If you are renegotiating and staying on as an employee, you may want to focus on where the problems have been in your current situation and work to create win-win solutions to those problems. Your employer is likely to be looking to reduce or even eliminate salary guarantees. This is a major concession on your part and should be agreed to only if you are getting significant concessions in return, or if the alternatives are otherwise unacceptable to you, i.e. an enforceable restrictive covenant that will require you to relocate beyond a distance your patients will travel.

In place of salary guarantees, productivity models should be designed to reflect factors you can control, such as your workload, efficiency and the quality of your care, but not those that you cannot control, such as the employer’s billing and collection results or your payor mix. Productivity models should be fully accountable and you should be certain to bargain for access to all relevant financial information to verify the accuracy of your compensation.

To the extent you remain at risk for collections, you should build in floors for collection percentages where possible. You should not be at risk for productivity targets that cannot be reached by reason of your exclusion from insurance panels due to your affiliation with your employer, or because your employer has otherwise undermined your efforts at productivity such as by locating another employed physician too close to your offices, or due to inappropriate shifting of ancillary income to the central operating entity.

Other hot issues include commitments from your institutional employer to levels of staffing (both clinical and support staff), marketing efforts and other amenities such as a hospitalist service which may enhance your ability to deliver high-quality and efficient care.

If the hospital is asking you to reopen your compensation terms, you should ask for other considerations in return such as reductions in the scope, time or applicability of your restrictive covenant, a longer extension, “friendlier” exit terms upon expiration of the renewal term (as noted below) or other concessions valuable to you. Your individual goals will dictate your priorities.

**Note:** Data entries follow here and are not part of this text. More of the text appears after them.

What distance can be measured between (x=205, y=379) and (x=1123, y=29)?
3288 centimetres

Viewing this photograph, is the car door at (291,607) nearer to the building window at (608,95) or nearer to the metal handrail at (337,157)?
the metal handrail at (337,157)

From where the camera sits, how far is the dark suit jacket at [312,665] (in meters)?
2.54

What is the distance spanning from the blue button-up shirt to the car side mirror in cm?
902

If you are separating from an institutional employer, there are potentially many more issues to negotiate. Also, you have more clout if the hospital is asking you to separate before the end of the term than if you are asking to be released early or if your contract is at an end.

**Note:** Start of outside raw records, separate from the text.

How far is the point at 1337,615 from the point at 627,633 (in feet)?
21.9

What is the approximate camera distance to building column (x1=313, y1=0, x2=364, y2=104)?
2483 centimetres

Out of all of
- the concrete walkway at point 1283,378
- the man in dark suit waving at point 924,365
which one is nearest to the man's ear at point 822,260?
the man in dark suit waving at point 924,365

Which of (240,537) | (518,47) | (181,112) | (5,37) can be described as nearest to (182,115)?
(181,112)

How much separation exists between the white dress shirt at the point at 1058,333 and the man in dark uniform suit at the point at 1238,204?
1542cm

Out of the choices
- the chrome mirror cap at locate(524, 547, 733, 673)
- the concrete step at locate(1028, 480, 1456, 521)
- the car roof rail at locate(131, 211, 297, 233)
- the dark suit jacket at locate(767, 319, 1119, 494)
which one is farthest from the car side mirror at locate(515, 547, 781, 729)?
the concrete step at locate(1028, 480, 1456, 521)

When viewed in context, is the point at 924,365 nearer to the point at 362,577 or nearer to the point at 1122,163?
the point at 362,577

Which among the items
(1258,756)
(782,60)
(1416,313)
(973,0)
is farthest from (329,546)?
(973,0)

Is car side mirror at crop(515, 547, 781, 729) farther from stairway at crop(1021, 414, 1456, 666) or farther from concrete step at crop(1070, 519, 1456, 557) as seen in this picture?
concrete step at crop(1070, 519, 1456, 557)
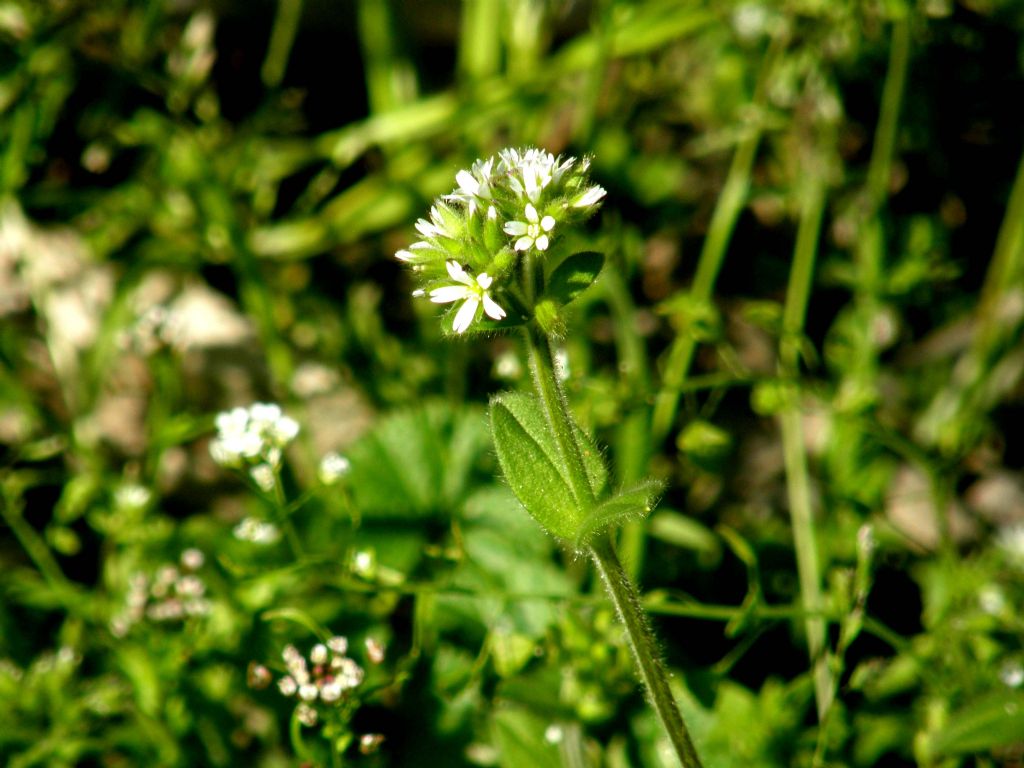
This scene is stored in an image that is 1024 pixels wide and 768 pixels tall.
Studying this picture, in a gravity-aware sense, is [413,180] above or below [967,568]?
above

Issues to consider and negotiate include:

• Waiver or modification of restrictive covenants (and strings attached, if any, i.e. staying on staff at the hospital and continuing to participate in any affiliated health plans, or not selling to or joining another health system for a stated period).

• Ownership of charts.

• Notice to patients, particularly if you are relocating to a new office.

• Permission to solicit key staff for employment, if desired.

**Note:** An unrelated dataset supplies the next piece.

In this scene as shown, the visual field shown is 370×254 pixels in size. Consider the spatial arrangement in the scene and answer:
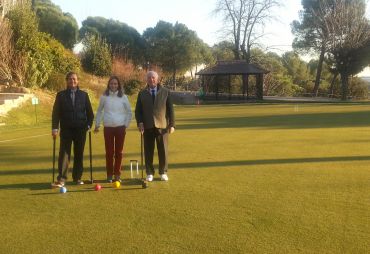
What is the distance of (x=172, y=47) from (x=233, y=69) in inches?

• Transfer of billing, collection and patient demographic data in usable form.

• Start-up capital and transition financing (MGMA estimates capital needs to re-launch a private practice to be between $100,000 and $250, 000 per physician)—can be structured as a loan or an early-termination settlement.

• Assumption of leases, if desired.

• Repurchase and valuation of hard assets.

• Valuation of repurchase of goodwill. Note that both the IRS and the Inspector General may raise an eyebrow if the repurchase price is for little or no consideration but the original hospital purchase price was six figures. Be prepared to demonstrate that the current fair market value of a practice in today’s environment is different from its value at the time of acquisition due to changing market conditions and other factors.

• Timing of transition, particularly with regard to the need for health plan recredentialing and contracting and/or new group provider numbers.

• Keeping divisions together, or separating them if desired, upon divestiture.

Just as it was important to have qualified and experienced advisors when entering into a relationship with a health system, it is even more important when modifying or ending that relationship. Your health care attorney should be involved in the discussions before they are reduced to a final proposal so that all issues and alternatives are raised and considered in a timely manner.

William H. Maruca, Esq., is a shareholder with the Pittsburgh law firm of Kabala & Geeseman.